=== TASK INSTRUCTIONS ===
Transcribe every line, keeping it exact.
· · · · ·
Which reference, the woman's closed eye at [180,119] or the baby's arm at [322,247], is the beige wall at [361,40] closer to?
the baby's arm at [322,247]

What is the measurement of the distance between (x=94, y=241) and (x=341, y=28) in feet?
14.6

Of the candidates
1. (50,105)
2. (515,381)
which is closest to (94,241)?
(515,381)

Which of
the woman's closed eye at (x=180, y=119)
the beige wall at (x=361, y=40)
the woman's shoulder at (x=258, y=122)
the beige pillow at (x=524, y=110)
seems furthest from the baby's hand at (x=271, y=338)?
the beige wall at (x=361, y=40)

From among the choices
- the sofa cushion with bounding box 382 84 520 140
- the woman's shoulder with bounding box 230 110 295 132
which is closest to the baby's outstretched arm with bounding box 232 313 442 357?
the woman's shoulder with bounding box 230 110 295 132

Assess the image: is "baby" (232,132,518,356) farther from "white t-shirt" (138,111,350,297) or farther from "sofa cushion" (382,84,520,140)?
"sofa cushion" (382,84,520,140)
· · · · ·
=== RESULT FOR THIS EXERCISE ===
Which reference, the woman's closed eye at [180,119] or the baby's arm at [322,247], is the beige wall at [361,40] closer to?
the baby's arm at [322,247]

What is the measurement of the distance between (x=94, y=241) and (x=341, y=28) in feet?
14.6

Of the candidates
1. (50,105)
2. (515,381)
which is closest to (94,241)?
(515,381)

Which of
the woman's closed eye at (x=180, y=119)
the beige wall at (x=361, y=40)
the woman's shoulder at (x=258, y=122)
the beige pillow at (x=524, y=110)
seems furthest from the baby's hand at (x=271, y=338)?
the beige wall at (x=361, y=40)

From among the choices
- the sofa cushion with bounding box 382 84 520 140
- the woman's shoulder with bounding box 230 110 295 132
which is closest to the baby's outstretched arm with bounding box 232 313 442 357?
the woman's shoulder with bounding box 230 110 295 132

Assess the image: is "baby" (232,132,518,356) farther from "white t-shirt" (138,111,350,297) or farther from "sofa cushion" (382,84,520,140)?
"sofa cushion" (382,84,520,140)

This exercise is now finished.